Here’s Baldwin on Israel and Palestine less than ten years before his death.
(Glaude writes of the 1979 Baldwin but not of this essay. Indeed to Glaude and others though not Coates it is as if Baldwin’s eyes were always turned to Harlem, no matter where in the world he was.)
Coates himself doesn’t reference Baldwin’s 1979 essay but you can read and even feel echoes. If he uses the first three essays of The Message to argue that writing is a political act of meaning making through truth telling, and that black writers have used writing to make meaning for themselves and others, and address the biggest criticism of Between the World and Me in doing so, he uses the last essay to deal with the greatest flaw he saw with his work. The flaw of using the state of Israel to make his reparations case.

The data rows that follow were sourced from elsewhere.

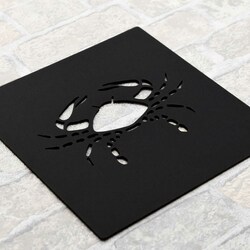 Drevený dekor na stenu - Znamenie Rak | Čierna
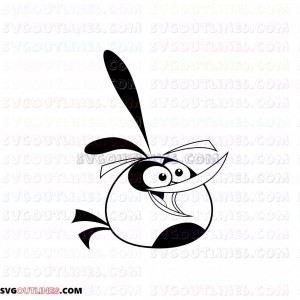 Bubbles Face 3 Angry Birds outline svg dxf eps pdf png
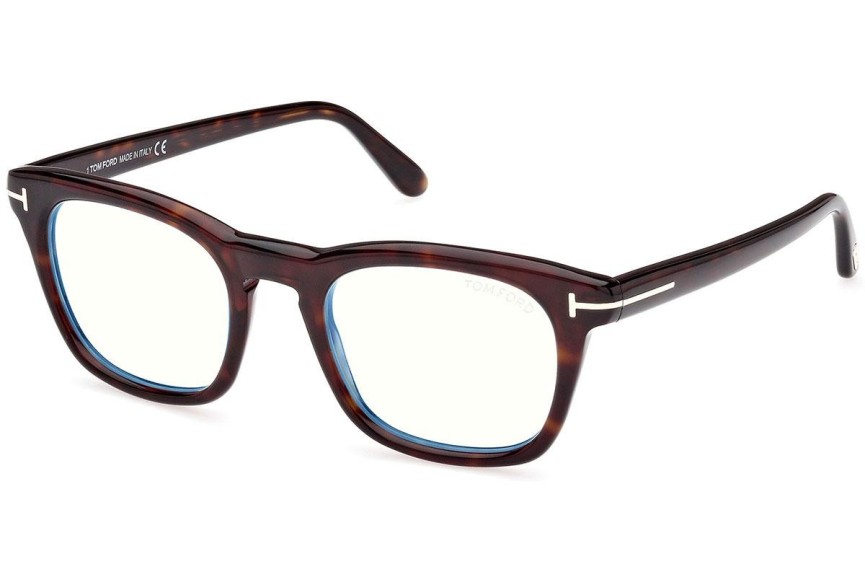 Glasögon Tom Ford FT5870-B 052 Fyrkantig Havana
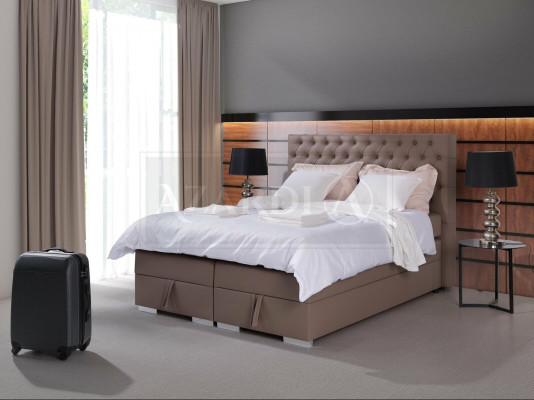 Luxe slaapkamer bed gestoffeerd ontwerp Luxe dubbele hotelbedden Chesterfield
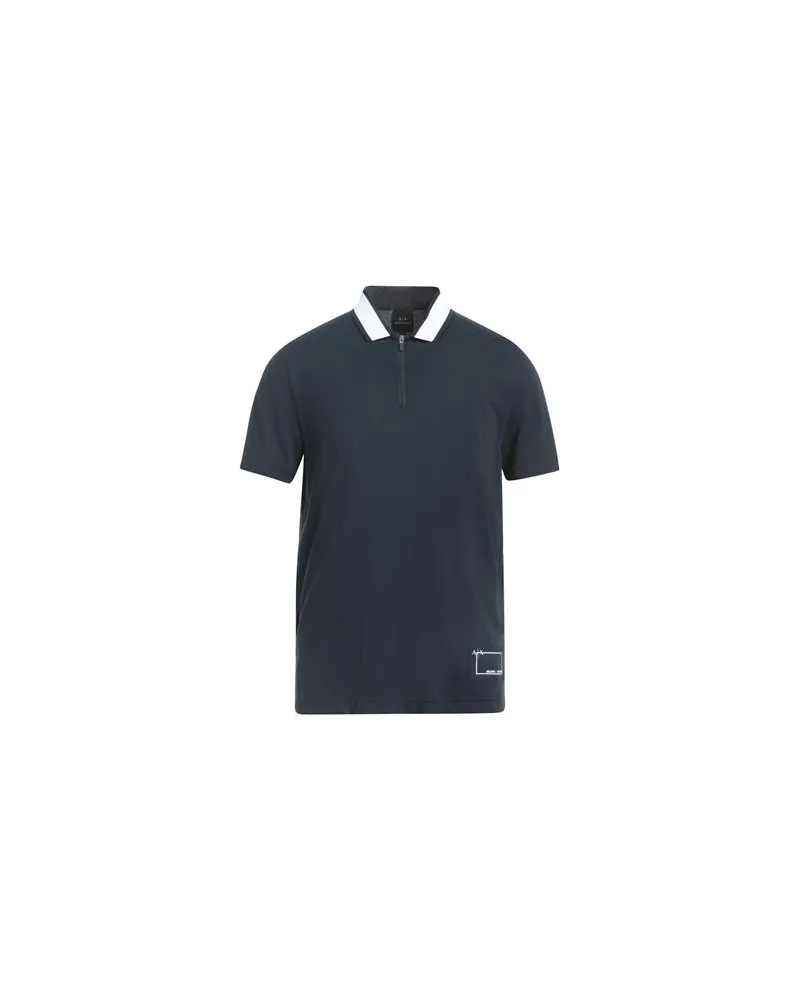 Armani Exchange TOPS - Poloshirtsauf YOOX.COM Marineblau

…I was proud of ‘The Case for Reparations’ because it did rely on instinct but was a synthesis of facts. It was crafted in the mold of the (mostly white) magazine writers I’d admired. They were courageous reporters and masters at taking in many streams of that reporting and turning it into a coherent and gripping narrative. Quite a few of them wrote about the ‘Israeli-Palestinian conflict,’ and from their writing I derived a sense that comprehension of ‘conflict’ was a matter of knowledge, not morality. And that knowledge was as foreign to me as computational mathematics. To that was added my steady diet of beat reports, Sunday talk shows, and loose conversation, all of which validated the apparent complexity over the ‘conflict.’ But even amid that complexity there as a certain incontestable narrative punctuated by platitudes that assumed an air of indisputable truth: Israel was a ‘Jewish democracy,’ indeed ‘the only democracy in the Middle Wast,’ one with both ‘the right to exist’ and ‘the right to defend itself.’ (Coates p. 134)

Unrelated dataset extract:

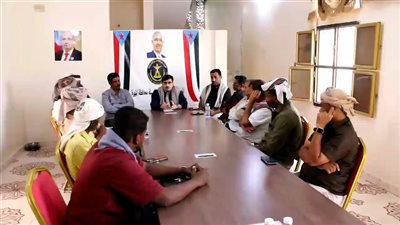 رئيس انتقالي المهرة يتفقد سير عمل الهيئة التنفيذية في مديرية المسيلة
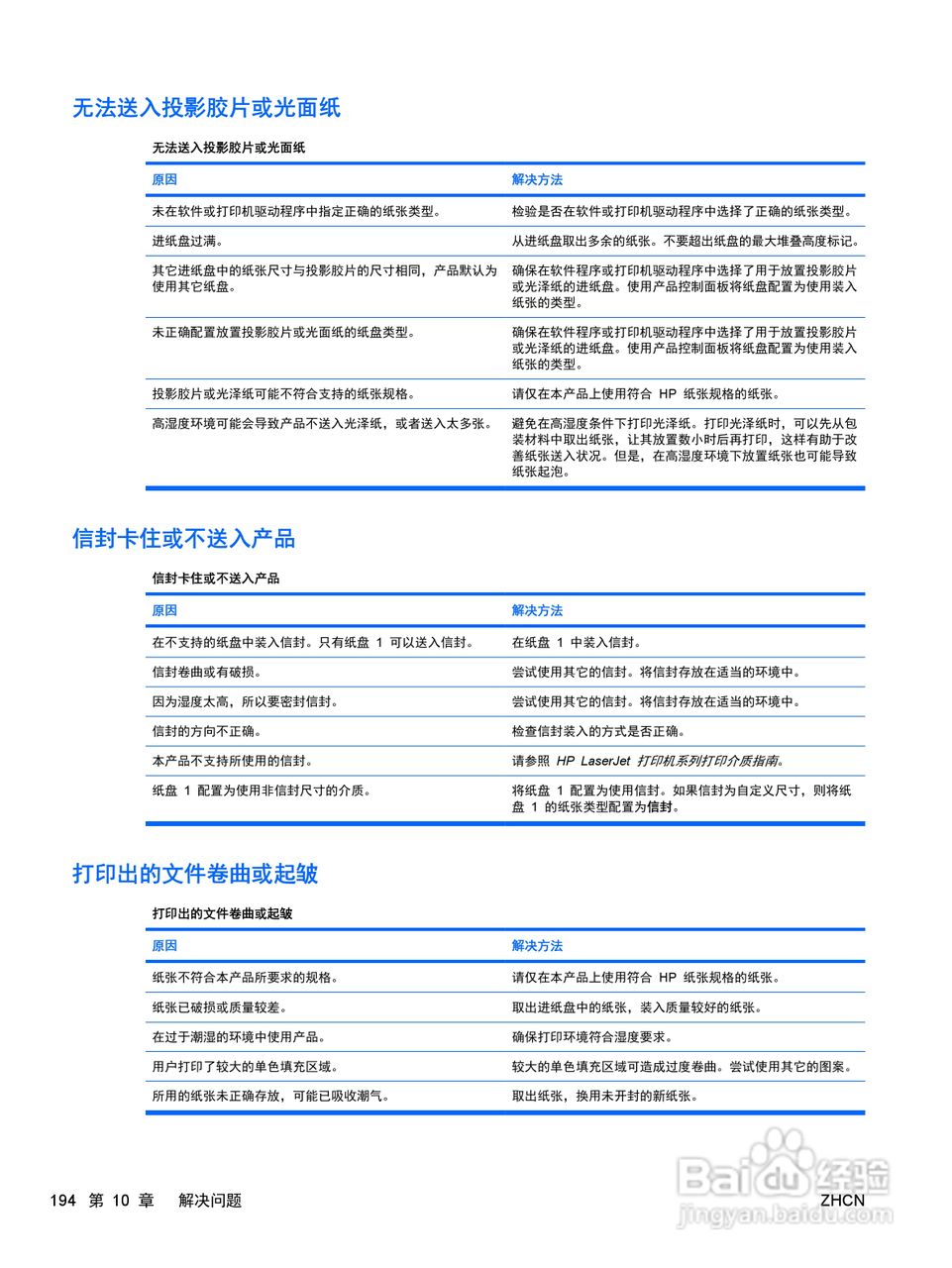 惠普 COLOR LASERJET ENTERPRISE CP4525打印机说明书:[21]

This was a mistake, one Coates realized not long after the essay was published, but one that became crystal clear when he visited the West Bank and then Jerusalem. What he saw there was not “Jim Crow” and not Apartheid—neither term works in describing Israeli occupation. However, what he saw was close enough to cause him to revisit his previous writings, and the broader sensibility that caused him to use Israel as a case black Americans should favorably turn to. Through rhetoric, legislation, military might, and technique, one population is rendered capable of exercising governing capacity, and another population is not.

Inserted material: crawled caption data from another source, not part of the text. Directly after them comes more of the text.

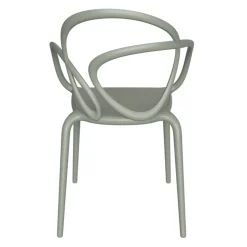 Qeeboo - Loop Chair Without Cushion Set of 2 Pieces - Greyish Green - Qeeboo Chair by Front - Furnishing - Home - Avvenice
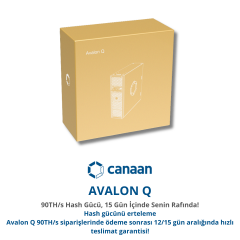 Canaan Avalon Q - 90TH/s Bitcoin Miner
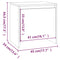vidaXL Bedside Cabinet White 45x34x44.5 cm Engineered Wood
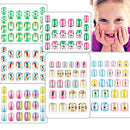 128 Pcs Fake Nails for Kids Stick on Nails for Little Girls Pre Glue Children Press On Nails Kit for Ages 7-12 Glue on Nails Toddlers Child Party Gift TMLECE TM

I reference Coates’ students—his Black readers in particular—and with this essay Coates is arguably not only writing to his Howard students but to black nationalists young and old—may see themselves in two ways. For most, Coates’ experiences will remind them of what they imagine Apartheid to be. But for Coates the experiences work to remind him both of the dangers of taking the dream as one’s own—in Between the World and Me he writes of the dream as being made of broken and bruised black bodies—and again of the possibilities black map making can play.
I’ve critiques. His “On Pharaohs” doesn’t reflect quite the same appreciation for black heterogeneity I see expressed in Between the World and Me. And perhaps because he missed the height of what I’d call “generation X black nationalism” by about a decade, he misses the cultural-ethical turn many of us made in studying Ancient Egypt. While he’s beginning to see the connections between ideas, interests, and institutions, he isn’t quite there yet—the lack of Palestinian journalists is very much the result of a political project I’m unsure the presence of Palestinian journalists would by itself render the region more democratic.
But those critiques are minor. For someone like me, with a ticking clock and a mission, reading The Message is a tonic.
That’s all for now.
If you haven’t done so already, take a bit of time to tell the ones you love that you love them. We’re going to have enough to do come the new year.